----- Text excerpt

Work performed from the beginning of the project to the end of the period covered by the report and main results achieved so far

The project started with a kick-off meeting in October 2016, during which patient sample recruitment and laboratory work-up were agreed upon. For the analysis of the data, we decided that it would be preferable to focus on drug classes as well as individual drugs. Furthermore, the set-up of the health economic model for the medical technology assessment by the EUR was discussed and the MPE offered to use their established network to get in contact with MM patients via different associated European patients organizations to distribute a questionnaire for the quality of life study.

The first months of the project were mainly devoted to the inclusion and recruitment of MM patient samples from existing biobanks, for which several contacts were established. To accommodate samples in the study a database was constructed, after which the first patient material was included, shipped and analysed. Simultaneously, the project website was developed and an overview was made of medical experts treating MM in our defined focus countries; The Netherlands, United Kingdom, Germany and Italy. This list of clinicians was subsequently used to contact several doctors for an interview about the current treatment guidelines for MM, which – in combination with an intensive study of the European treatment guidelines – resulted in a report about the current treatment regimens. Moreover, for the inclusion of samples from the UNITO, an informed consent was written and approved by the medical ethical committee after which Italian patients were also included in the study.

----------
----- Provided material

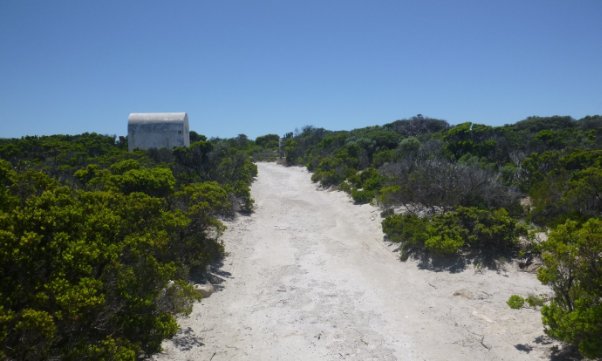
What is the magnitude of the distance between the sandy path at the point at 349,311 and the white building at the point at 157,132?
19.7m

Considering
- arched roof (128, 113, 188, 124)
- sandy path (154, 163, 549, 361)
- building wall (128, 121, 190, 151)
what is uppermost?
arched roof (128, 113, 188, 124)

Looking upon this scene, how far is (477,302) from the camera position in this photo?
749 cm

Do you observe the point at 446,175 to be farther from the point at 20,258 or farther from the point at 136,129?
the point at 136,129

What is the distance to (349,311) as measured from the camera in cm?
724

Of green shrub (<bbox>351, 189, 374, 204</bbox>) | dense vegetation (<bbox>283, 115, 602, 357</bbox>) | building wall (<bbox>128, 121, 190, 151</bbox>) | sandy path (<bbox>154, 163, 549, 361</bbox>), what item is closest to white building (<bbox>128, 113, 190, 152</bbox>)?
building wall (<bbox>128, 121, 190, 151</bbox>)

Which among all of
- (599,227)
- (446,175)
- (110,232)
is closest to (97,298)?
(110,232)

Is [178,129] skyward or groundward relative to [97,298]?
skyward

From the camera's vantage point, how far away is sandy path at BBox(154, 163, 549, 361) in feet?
19.3

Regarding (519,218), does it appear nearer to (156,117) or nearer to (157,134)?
(157,134)

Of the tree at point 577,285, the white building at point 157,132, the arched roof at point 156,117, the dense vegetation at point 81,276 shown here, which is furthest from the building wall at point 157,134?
A: the tree at point 577,285

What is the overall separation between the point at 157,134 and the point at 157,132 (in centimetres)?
15

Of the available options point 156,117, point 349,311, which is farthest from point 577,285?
point 156,117

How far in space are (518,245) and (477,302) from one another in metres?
2.71

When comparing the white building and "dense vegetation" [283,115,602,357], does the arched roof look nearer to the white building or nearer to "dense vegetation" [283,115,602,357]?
the white building
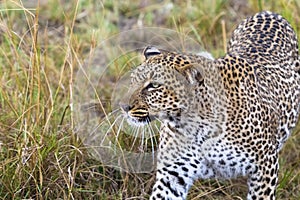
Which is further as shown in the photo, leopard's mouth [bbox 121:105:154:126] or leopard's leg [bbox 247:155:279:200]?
leopard's leg [bbox 247:155:279:200]

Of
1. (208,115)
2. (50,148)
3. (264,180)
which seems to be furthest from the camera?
(50,148)

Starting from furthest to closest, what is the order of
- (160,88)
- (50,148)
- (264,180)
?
(50,148)
(264,180)
(160,88)

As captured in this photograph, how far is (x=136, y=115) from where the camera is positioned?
206 inches

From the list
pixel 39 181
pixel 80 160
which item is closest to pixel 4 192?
pixel 39 181

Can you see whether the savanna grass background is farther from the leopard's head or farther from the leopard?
the leopard's head

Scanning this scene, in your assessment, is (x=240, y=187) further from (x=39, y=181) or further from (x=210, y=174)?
(x=39, y=181)

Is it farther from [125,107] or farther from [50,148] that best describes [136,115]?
[50,148]

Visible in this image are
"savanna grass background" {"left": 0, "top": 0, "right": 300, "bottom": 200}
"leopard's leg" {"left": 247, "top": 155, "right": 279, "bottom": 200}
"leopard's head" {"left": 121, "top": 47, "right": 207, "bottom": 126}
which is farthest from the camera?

----------

_Instructions to follow_
Can you output, word for word, the part of the project report excerpt that opens with the words containing "The project started" and closes with "of life study."?

_Task result_
The project started with a kick-off meeting in October 2016, during which patient sample recruitment and laboratory work-up were agreed upon. For the analysis of the data, we decided that it would be preferable to focus on drug classes as well as individual drugs. Furthermore, the set-up of the health economic model for the medical technology assessment by the EUR was discussed and the MPE offered to use their established network to get in contact with MM patients via different associated European patients organizations to distribute a questionnaire for the quality of life study.